Holly reprimanded Lil with a quick shake of her finger. “Gossip rules this small town, and you’re on everyone’s tongue lately. It wouldn’t hurt to act more like the other ladies before you find yourself being scorned by them.”

Lil dropped down into the nearest chair and sighed. “I don’t have time for this nonsense. I can’t help it if the women of Little find the girls at Susie’s saloon socially unacceptable. Illness doesn’t distinguish between social classes. When those girls need medical help, I intend to see that they get it.”

“Then be more careful how you go about it. You nearly caused a scandal when you walked into the saloon half undressed.”

“Half undressed?” Lil jumped out of the chair. “I was not half undressed!”

“Regardless, that’s how the women saw it.”

“And you think this dress will improve my standing in the community?”

Holly carefully laid the dress over the back of the chair. “It will show them that you share their interests and took the time, as did they, to make certain your appearance was special.”

Lil plopped down again in the chair. Holly was right. These people were her friends. They truly did care about her. They didn’t really object to her tending to Bibi. They just preferred her to do it with at least a modicum of decorum. “I rush into situations without thinking.”

Holly smiled. “That’s obvious.”

“The dance will begin in a few hours. Will the dress be finished?”

“A stitch here and there and it’ll be all done,” Holly assured her. “I was thinking about your hair.”

Lil raised her hand to her hair. “What about my hair?”
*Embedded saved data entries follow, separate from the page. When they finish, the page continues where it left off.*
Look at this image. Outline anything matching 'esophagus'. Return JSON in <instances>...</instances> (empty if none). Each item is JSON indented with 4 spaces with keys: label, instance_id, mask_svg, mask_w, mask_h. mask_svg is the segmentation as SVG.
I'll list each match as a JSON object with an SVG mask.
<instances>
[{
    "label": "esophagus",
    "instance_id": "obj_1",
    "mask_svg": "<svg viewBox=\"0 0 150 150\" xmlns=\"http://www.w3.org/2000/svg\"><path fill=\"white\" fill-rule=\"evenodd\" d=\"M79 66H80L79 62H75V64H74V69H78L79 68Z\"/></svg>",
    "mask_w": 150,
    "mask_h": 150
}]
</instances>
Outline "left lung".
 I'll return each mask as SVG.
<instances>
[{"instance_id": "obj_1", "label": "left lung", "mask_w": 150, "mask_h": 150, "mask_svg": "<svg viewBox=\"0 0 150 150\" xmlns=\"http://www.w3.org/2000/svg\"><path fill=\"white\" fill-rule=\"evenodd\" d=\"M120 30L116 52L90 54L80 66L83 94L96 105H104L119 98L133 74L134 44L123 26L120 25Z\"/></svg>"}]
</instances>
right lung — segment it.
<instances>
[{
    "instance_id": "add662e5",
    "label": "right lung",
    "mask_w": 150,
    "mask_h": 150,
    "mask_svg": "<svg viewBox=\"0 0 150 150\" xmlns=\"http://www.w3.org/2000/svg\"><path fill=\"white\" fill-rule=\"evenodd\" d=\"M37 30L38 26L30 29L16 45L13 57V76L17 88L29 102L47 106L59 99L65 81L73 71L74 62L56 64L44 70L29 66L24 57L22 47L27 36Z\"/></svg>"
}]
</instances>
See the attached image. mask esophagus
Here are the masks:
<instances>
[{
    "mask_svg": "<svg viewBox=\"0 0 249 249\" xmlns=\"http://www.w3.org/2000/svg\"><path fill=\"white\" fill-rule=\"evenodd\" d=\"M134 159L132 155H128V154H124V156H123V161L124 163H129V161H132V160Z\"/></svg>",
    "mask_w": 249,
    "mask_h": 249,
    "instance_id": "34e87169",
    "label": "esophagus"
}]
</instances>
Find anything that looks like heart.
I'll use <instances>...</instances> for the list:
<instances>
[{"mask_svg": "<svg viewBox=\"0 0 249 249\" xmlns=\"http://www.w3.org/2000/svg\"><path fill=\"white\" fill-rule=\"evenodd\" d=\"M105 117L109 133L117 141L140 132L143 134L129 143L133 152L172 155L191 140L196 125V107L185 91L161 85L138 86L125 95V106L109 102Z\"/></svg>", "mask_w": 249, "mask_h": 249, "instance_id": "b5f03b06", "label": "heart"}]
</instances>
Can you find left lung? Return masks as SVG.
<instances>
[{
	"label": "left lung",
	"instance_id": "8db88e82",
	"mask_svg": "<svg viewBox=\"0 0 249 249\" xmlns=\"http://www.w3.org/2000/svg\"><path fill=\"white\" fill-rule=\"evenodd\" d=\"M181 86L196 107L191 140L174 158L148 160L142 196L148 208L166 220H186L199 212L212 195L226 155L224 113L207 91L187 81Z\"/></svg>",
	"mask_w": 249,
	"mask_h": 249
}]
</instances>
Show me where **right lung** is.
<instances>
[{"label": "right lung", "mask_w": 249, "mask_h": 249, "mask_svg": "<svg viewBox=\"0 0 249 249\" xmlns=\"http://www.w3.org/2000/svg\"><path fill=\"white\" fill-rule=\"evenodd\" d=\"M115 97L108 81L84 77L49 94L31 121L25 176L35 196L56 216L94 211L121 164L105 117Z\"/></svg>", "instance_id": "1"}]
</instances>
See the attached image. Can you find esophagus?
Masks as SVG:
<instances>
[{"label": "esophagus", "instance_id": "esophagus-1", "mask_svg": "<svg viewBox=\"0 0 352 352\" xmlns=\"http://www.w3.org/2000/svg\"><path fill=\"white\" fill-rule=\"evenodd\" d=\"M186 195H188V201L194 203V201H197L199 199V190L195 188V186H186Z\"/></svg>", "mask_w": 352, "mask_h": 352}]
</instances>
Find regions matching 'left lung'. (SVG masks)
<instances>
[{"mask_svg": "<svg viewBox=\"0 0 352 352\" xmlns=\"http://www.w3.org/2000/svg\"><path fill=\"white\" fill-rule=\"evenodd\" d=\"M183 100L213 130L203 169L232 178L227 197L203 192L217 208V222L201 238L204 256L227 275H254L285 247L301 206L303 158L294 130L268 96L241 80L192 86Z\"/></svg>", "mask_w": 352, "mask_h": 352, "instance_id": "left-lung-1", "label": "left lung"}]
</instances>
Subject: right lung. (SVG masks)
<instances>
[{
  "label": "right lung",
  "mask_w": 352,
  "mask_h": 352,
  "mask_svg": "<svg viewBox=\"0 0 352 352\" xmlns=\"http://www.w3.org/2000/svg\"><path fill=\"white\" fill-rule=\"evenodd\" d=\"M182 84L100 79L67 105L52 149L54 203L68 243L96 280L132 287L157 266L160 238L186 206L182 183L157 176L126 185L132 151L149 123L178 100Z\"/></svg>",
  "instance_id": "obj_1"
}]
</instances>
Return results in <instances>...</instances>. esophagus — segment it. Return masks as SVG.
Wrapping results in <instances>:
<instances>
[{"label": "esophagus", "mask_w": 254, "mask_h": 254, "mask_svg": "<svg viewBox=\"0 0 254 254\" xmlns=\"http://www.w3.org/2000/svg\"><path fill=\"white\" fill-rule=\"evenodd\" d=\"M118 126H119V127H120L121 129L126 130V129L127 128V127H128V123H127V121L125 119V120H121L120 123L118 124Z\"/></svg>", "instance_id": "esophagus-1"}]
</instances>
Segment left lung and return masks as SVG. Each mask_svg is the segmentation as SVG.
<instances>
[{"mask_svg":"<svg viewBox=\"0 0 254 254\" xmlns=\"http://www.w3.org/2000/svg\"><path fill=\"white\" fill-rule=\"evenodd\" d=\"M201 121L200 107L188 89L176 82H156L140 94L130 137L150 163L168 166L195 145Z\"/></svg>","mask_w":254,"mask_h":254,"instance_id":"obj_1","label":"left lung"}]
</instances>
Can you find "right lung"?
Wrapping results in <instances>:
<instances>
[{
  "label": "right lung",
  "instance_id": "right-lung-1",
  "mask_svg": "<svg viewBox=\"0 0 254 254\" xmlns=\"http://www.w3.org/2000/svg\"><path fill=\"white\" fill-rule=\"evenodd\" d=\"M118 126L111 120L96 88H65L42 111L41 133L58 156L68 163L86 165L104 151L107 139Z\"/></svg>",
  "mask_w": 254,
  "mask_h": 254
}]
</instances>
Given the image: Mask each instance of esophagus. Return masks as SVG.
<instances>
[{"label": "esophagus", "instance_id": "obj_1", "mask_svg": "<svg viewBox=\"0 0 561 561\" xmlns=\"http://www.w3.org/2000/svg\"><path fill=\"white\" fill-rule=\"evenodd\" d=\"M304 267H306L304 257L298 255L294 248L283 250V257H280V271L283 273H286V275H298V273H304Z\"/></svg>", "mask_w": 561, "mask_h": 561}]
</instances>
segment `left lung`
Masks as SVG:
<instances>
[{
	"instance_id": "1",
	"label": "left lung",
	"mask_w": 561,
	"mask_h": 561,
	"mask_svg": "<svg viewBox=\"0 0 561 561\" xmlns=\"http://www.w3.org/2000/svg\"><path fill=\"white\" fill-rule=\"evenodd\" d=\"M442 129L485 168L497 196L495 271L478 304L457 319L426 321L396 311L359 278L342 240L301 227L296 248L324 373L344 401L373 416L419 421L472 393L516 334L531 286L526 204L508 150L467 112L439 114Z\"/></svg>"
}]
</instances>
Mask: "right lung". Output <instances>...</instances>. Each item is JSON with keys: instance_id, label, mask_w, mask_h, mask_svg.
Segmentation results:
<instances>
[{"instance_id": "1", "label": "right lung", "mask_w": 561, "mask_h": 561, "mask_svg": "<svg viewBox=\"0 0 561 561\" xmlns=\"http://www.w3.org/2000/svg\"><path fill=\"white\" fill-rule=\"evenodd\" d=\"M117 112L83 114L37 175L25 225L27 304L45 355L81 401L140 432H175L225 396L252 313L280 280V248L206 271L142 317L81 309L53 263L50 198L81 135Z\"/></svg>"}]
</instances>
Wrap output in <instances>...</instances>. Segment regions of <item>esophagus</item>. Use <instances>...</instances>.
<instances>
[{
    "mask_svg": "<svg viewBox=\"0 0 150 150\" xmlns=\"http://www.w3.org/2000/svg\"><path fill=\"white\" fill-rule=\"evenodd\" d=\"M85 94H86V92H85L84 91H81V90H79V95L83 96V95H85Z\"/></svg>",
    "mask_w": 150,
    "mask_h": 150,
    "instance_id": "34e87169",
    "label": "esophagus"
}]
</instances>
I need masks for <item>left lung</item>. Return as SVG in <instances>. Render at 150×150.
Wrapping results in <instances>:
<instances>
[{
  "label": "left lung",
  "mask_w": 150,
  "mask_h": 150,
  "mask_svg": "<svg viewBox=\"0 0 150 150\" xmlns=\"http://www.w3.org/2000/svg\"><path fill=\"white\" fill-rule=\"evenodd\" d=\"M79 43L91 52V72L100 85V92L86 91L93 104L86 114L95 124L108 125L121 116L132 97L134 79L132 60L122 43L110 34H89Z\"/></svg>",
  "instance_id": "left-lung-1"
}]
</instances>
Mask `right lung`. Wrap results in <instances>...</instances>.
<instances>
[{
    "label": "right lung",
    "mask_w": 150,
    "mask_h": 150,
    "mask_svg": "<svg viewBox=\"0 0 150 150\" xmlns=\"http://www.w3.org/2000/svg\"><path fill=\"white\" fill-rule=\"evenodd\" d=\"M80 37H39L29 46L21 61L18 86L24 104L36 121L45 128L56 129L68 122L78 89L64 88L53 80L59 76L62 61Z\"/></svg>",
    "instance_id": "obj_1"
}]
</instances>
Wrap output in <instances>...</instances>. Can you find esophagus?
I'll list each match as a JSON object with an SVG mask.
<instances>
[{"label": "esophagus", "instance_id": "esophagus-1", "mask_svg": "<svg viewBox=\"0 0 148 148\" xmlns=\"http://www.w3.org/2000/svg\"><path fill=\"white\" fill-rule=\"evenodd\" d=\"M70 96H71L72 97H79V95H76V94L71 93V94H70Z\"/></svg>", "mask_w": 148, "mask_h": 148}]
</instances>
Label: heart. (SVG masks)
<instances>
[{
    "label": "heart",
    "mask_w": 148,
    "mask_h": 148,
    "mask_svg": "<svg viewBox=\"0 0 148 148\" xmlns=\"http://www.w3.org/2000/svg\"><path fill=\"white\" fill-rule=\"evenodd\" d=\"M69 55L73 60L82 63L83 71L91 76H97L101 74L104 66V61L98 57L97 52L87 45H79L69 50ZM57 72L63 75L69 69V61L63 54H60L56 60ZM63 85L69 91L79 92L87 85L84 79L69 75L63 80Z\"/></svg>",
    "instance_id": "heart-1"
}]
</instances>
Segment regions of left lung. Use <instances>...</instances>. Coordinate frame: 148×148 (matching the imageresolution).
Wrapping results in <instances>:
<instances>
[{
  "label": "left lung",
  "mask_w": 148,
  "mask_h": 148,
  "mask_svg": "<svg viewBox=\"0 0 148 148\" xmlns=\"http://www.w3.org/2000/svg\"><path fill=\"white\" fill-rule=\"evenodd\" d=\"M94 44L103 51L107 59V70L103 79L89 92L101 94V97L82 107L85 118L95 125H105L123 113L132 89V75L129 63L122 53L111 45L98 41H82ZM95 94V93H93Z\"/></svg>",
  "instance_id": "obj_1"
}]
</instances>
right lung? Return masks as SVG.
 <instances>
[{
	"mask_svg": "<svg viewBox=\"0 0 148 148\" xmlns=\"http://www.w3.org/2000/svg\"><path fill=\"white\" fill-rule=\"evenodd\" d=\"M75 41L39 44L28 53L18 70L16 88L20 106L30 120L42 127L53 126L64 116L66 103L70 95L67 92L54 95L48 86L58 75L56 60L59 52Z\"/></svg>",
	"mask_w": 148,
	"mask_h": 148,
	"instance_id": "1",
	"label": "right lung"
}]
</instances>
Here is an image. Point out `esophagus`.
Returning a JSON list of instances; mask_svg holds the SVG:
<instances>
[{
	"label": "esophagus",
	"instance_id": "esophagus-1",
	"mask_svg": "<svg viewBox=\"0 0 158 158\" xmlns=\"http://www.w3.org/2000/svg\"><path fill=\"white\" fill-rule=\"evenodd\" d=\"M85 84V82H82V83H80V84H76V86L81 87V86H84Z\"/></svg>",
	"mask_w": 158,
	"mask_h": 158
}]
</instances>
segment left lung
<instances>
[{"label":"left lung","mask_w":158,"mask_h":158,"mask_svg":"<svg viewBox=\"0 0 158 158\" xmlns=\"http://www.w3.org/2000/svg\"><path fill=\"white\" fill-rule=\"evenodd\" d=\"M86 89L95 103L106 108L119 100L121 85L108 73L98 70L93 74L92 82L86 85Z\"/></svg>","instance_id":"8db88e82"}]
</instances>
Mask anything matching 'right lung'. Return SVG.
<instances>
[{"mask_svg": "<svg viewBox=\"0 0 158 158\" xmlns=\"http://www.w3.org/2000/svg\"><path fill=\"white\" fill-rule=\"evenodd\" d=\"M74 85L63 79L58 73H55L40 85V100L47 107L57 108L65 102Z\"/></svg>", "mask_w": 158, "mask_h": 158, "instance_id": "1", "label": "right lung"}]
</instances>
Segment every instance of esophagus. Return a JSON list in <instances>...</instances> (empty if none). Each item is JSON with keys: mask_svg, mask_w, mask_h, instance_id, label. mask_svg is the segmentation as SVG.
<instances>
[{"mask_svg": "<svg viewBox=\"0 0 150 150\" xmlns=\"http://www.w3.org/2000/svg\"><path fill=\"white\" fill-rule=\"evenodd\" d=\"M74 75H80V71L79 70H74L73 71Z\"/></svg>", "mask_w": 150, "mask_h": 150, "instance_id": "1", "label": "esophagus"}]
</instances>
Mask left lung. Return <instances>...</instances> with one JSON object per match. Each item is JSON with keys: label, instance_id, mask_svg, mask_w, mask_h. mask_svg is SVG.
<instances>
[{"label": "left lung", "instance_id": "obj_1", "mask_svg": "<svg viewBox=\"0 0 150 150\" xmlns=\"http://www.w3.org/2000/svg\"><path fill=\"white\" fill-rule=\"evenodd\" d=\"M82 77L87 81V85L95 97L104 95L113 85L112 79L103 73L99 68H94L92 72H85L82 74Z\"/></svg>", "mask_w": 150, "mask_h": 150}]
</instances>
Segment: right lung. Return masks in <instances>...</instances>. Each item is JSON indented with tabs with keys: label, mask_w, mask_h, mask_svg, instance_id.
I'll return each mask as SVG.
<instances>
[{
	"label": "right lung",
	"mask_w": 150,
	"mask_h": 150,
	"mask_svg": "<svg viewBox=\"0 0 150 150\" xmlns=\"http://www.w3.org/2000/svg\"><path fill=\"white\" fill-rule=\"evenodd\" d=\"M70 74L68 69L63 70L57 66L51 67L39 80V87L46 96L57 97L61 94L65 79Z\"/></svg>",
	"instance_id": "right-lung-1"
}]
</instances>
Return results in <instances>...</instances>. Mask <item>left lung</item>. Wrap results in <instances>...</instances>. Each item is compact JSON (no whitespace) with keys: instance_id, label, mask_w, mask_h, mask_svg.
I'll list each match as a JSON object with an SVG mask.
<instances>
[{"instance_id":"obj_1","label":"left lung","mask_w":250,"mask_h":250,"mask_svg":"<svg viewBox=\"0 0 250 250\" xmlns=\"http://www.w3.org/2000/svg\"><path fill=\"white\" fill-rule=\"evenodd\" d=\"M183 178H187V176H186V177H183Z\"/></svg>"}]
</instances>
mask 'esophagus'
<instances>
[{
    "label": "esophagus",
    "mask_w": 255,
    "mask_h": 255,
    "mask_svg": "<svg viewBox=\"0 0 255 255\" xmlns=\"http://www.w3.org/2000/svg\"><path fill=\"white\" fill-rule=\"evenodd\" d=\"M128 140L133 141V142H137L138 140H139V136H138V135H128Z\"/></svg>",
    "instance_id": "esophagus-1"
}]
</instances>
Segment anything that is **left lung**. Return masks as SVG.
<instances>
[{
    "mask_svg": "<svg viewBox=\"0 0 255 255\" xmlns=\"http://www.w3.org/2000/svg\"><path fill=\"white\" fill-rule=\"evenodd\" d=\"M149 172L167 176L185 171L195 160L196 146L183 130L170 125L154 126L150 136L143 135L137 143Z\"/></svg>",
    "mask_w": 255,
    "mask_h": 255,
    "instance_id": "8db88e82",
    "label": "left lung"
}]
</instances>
“We should sweep it up,” Holly said, her hands demonstrating her suggestion. “‘And curls would look nice on top. Come upstairs with me and let’s see what we can do.”

Lil obliged Holly, although she would have preferred to return to the doctor’s office to see if she was needed. But she supposed one night of acting the lady wouldn’t hurt.

A thought hit Lil as she followed Holly up the stairs. “Did my father ask you to speak to me about this?”

“He spoke to me of his concern, but never once did he request that I discuss the matter with you. I did so because of all the gossiping tongues, especially Mary Beth Hodges.”